Quantlib ZeroCurve interpolation

Question

I'd like to check how QuantLib does interpolation on rates if I use ZeroCurve constructor. As it was mentioned here, by using curve.nodes() you can get a list of rates, used for interpolation.

So, if I build a curve with spot rates with the following code

import QuantLib as ql
todays_date = ql.Date(12, 3, 2020)
spot_dates = [todays_date + ql.Period(i, ql.Years) for i in [0, 1, 2, 3, 4, 5]]
spot_rates = [0.01, 0.02, 0.03, 0.04, 0.05, 0.06]
spot_curve = ql.ZeroCurve(
    spot_dates, spot_rates, 
    ql.SimpleDayCounter(),
    ql.NullCalendar(),
    ql.Linear(),
    ql.Compounded,
    ql.Annual
)

I got back

spot_curve.nodes()

((Date(12,3,2020), 0.009950330853148023),
 (Date(12,3,2021), 0.01980262729617973),
 (Date(12,3,2022), 0.02955880224154438),
 (Date(12,3,2023), 0.03922071315328132),
 (Date(12,3,2024), 0.04879016416943205),
 (Date(12,3,2025), 0.05826890812397582))

I've realized that the issue is the compounding. By indicating that input rates are Continuously compounded, nodes() matches with the input.

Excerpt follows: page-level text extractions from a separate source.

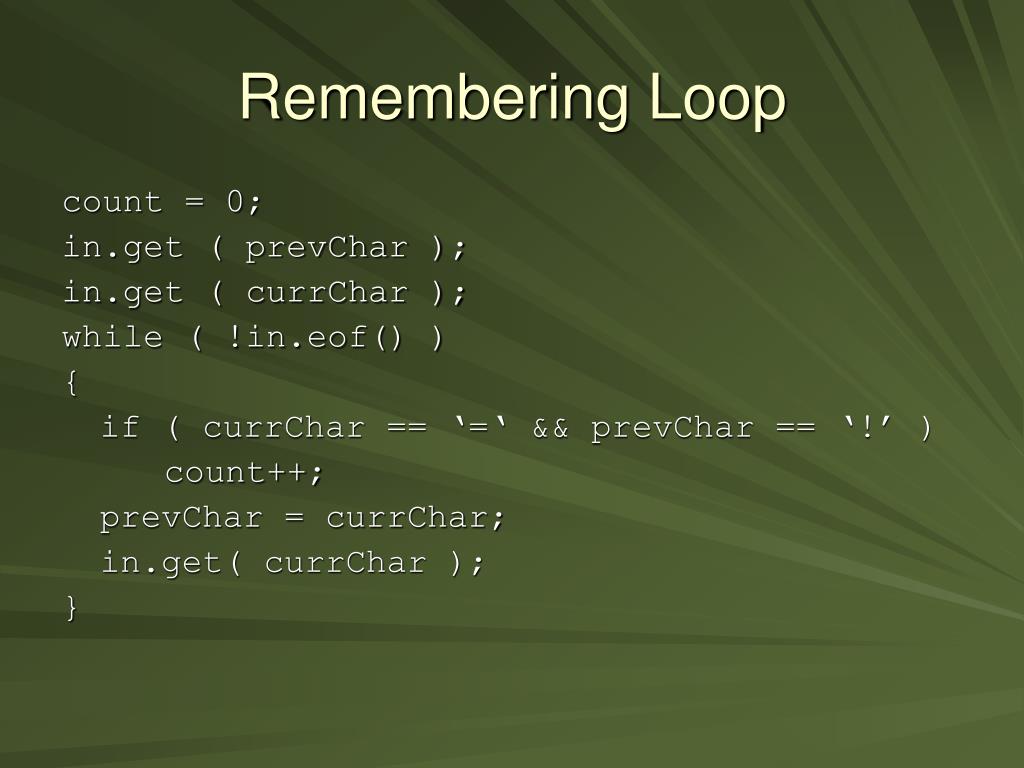 Remembering Loop

count = 0;
in.get ( prevChar );
in.get ( currChar );
while ( !in.eof() )
{
  if ( currChar == ‘=‘ && prevChar == ‘!’ )
      count++;
  prevChar = currChar;
  in.get( currChar );
}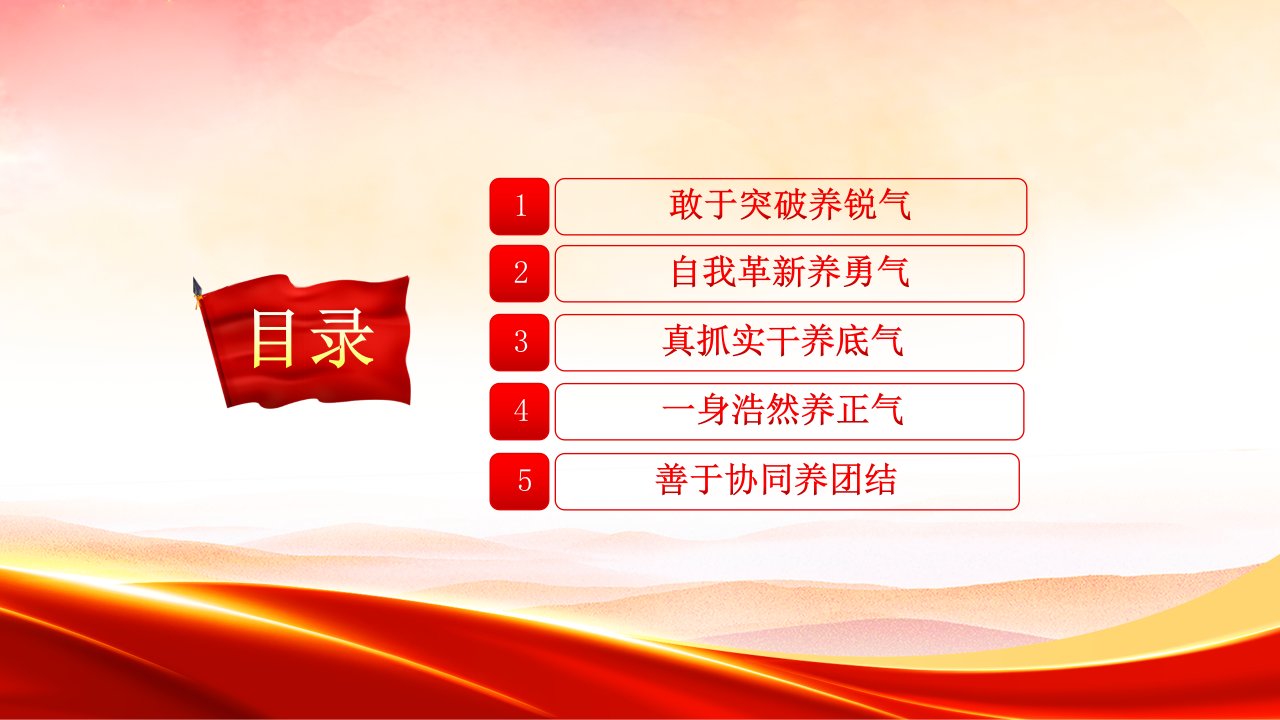 目录

1 敢于突破养锐气

2 自我革新养勇气

3 真抓实干养底气

4 一身浩然养正气

5 善于协同养团结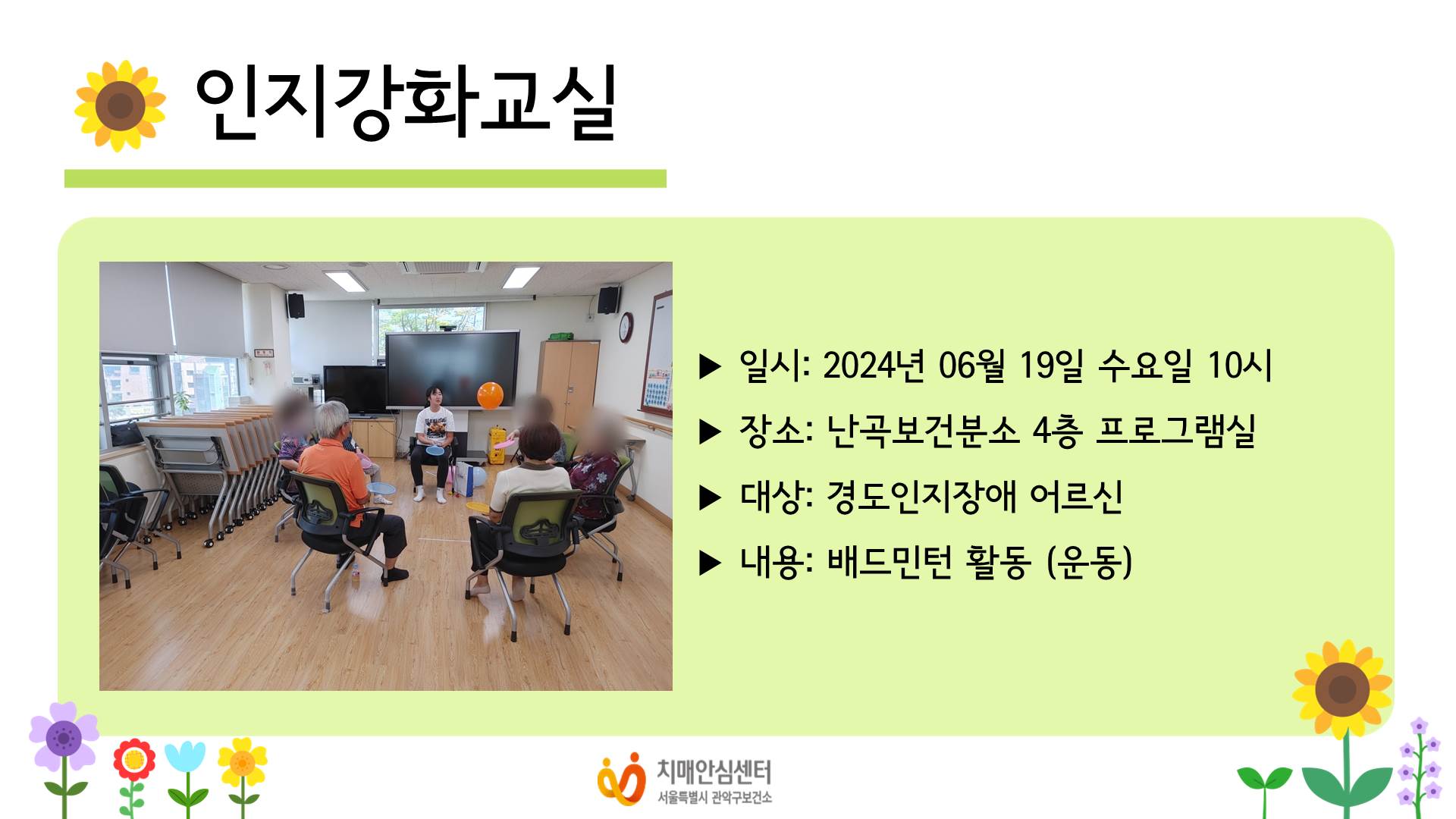 인지강화교실

▶ 일시: 2024년 06월 19일 수요일 10시

▶ 장소: 난곡보건분소 4층 프로그램실

▶ 대상: 경도인지장애 어르신

▶ 내용: 배드민턴 활동 (운동)

치매안심센터
서울특별시 관악구보건소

spot_curve = ql.ZeroCurve(
    spot_dates, spot_rates, 
    ql.SimpleDayCounter(),
    ql.NullCalendar(),
    ql.Linear(), ql.Continuous, ql.Annual
)
spot_curve.nodes()

((Date(12,3,2020), 0.01),
 (Date(12,3,2021), 0.02),
 (Date(12,3,2022), 0.03),
 (Date(12,3,2023), 0.04),
 (Date(12,3,2024), 0.05),
 (Date(12,3,2025), 0.06))

Based on that discovery, the question is: Does QuantLib always interpolates in continues rates (with zero rates constructor)? Is this a convention?

Answer 1

The data stored in the object is adjusted such that compounding is Continuous and frequency is NoFrequency. The C++ source code is available here: zerocurve.hpp. I think that the reason for this is that a ZeroCurve object then won't have to store compounding and frequency.

We can validate the new rates by using the equation $$e^{r_{cont}t}=(1+r_{comp})^t$$

The calculations below gives zero, which verifies the QuantLib transform of the rates from Compounded to Continuous:

import math
math.exp(0.009950330853148023*1.0)-pow(1.0+0.01,1.0)
math.exp(0.01980262729617973*2.0)-pow(1.0+0.02,2.0)

To obtain the zero rates with the needed compounding and frequency you can use something like

for x in spot_dates:
    print(spot_curve.zeroRate(x,
                   ql.SimpleDayCounter(),
                   ql.Compounded,
                   ql.Annual).rate())

Answer 2

I got the same problem. Also, when I call for the ZeroRate method on the reference date of the curve I get a different rate from the one that I created the curve object with it.

For example:

ql.Settings.instance().evaluationDate = ql.Date(8, 12, 2021)

rates = [0.015677430225945563, 0.015677430225945563, 0.011840632376029895]
date = [Date(8,12,2021), Date(3,1,2022), Date(1,2,2022)]
curve = ql.ZeroCurve(dates, rates, ql.Actual360(), ql.NullCalendar(), ql.Linear(), ql.Simple, ql.Annual)

curve.zeroRate(ql.Date(8, 12, 2021), ql.Actual360(), ql.Simple).rate()

I expected the rate 0.015677430225945563, but I got 0.015677094022947813

For the other dates I get the right rate.

But also I have the same problem as the topic creator above. When I call for the curve nodes I get different rates for all dates:

curve.nodes()

((Date(8,12,2021), 0.015677093548145716),
 (Date(3,1,2022), 0.01566856146524625),
 (Date(1,2,2022), 0.011829935508255464))

Does anyone have a answer as why this is? Thanks.